Copy out the entire FactCheck.org passage below, word for word.

## EXTRACT
_ _ _ _ _
So, I’ve often visited FactCheck.org during election time to see whether or not the candidates are telling the truth. Usually both candidates stretch the truth equally. Sometimes they can legitimately be accused of lying, but for the most part the fibs are limited to exaggerations.
But this morning when I opened FactCheck.org, which is run by the Annenberg Public Policy Center of the University of Pennsylvania, I saw something unprecedented. Of the 12 fact-checked claims debunked on the front page, nine belonged to the McCain campaign, two belonged to Internet rumors, and one belonged to the Obama campaign.
And the one on Obama was nothing more than the usual campaign mumbo jumbo of exaggerating one’s position at a national convention.
In addition, McCain cited FactCheck.org during one of his speeches recently. It turned out that he had actually misinterpreted (or lied) about the findings.
_ _ _ _ _
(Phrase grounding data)
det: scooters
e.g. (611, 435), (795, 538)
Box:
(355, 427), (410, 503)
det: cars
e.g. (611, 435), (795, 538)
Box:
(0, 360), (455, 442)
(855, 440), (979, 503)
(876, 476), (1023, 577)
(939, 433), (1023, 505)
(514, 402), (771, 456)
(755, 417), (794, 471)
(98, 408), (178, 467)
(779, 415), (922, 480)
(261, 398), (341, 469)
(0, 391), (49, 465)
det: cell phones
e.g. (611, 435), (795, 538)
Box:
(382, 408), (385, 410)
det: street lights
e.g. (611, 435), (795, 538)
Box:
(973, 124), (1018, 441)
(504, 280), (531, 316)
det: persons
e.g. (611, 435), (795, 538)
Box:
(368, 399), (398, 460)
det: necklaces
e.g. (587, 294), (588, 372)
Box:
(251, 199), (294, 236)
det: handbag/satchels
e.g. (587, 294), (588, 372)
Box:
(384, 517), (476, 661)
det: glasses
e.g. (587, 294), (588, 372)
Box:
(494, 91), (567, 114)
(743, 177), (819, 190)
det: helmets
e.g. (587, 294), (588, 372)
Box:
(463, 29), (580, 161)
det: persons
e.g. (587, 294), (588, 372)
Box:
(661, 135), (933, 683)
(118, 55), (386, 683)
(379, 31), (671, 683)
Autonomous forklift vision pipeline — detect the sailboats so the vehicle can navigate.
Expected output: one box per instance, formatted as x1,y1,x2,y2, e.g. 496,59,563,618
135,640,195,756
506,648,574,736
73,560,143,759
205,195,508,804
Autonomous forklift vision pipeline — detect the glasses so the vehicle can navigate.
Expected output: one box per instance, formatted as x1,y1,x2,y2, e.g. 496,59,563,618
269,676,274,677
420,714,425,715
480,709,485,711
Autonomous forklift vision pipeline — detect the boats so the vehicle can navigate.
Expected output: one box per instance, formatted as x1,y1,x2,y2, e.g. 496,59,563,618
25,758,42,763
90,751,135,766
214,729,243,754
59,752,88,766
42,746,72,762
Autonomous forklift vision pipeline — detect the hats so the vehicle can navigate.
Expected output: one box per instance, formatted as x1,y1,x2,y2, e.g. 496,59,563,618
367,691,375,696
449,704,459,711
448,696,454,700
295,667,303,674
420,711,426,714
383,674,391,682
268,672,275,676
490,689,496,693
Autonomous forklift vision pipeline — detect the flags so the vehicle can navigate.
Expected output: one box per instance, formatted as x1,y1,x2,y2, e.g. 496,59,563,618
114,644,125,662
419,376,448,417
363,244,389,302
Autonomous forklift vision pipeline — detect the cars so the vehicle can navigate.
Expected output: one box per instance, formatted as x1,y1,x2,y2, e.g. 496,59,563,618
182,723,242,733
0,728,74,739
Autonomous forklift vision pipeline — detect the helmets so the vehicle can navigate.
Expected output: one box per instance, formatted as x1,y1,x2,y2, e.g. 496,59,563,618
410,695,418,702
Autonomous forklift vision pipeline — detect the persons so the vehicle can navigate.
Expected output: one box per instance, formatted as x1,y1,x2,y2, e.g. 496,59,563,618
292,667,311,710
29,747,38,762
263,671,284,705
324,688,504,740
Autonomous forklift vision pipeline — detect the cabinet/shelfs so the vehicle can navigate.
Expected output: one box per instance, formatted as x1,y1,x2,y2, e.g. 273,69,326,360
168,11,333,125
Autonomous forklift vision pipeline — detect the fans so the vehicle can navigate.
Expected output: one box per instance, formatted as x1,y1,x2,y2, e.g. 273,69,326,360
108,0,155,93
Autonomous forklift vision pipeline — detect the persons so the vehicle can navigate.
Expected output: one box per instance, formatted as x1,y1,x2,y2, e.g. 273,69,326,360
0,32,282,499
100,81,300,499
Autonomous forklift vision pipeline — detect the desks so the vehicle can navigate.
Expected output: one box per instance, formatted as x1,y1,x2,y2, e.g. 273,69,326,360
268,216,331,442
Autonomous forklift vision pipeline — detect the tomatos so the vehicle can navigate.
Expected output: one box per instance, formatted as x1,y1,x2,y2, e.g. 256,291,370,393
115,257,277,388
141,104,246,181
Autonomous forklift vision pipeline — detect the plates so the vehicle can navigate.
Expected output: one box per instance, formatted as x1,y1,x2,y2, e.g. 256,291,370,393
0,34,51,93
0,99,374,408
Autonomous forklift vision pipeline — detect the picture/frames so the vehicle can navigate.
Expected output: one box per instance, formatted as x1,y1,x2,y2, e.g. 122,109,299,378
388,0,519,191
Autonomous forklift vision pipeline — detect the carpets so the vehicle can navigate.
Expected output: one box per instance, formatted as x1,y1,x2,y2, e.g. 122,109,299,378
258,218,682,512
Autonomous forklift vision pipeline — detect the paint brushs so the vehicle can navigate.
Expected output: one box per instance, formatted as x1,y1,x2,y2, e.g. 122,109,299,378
_ _ _ _ _
## RESPONSE BELOW
So, I’ve often visited FactCheck.org during election time to see whether or not the candidates are telling the truth. Usually both candidates stretch the truth equally. Sometimes they can legitimately be accused of lying, but for the most part the fibs are limited to exaggerations.
But this morning when I opened FactCheck.org, which is run by the Annenberg Public Policy Center of the University of Pennsylvania, I saw something unprecedented. Of the 12 fact-checked claims debunked on the front page, nine belonged to the McCain campaign, two belonged to Internet rumors, and one belonged to the Obama campaign.
And the one on Obama was nothing more than the usual campaign mumbo jumbo of exaggerating one’s position at a national convention.
In addition, McCain cited FactCheck.org during one of his speeches recently. It turned out that he had actually misinterpreted (or lied) about the findings.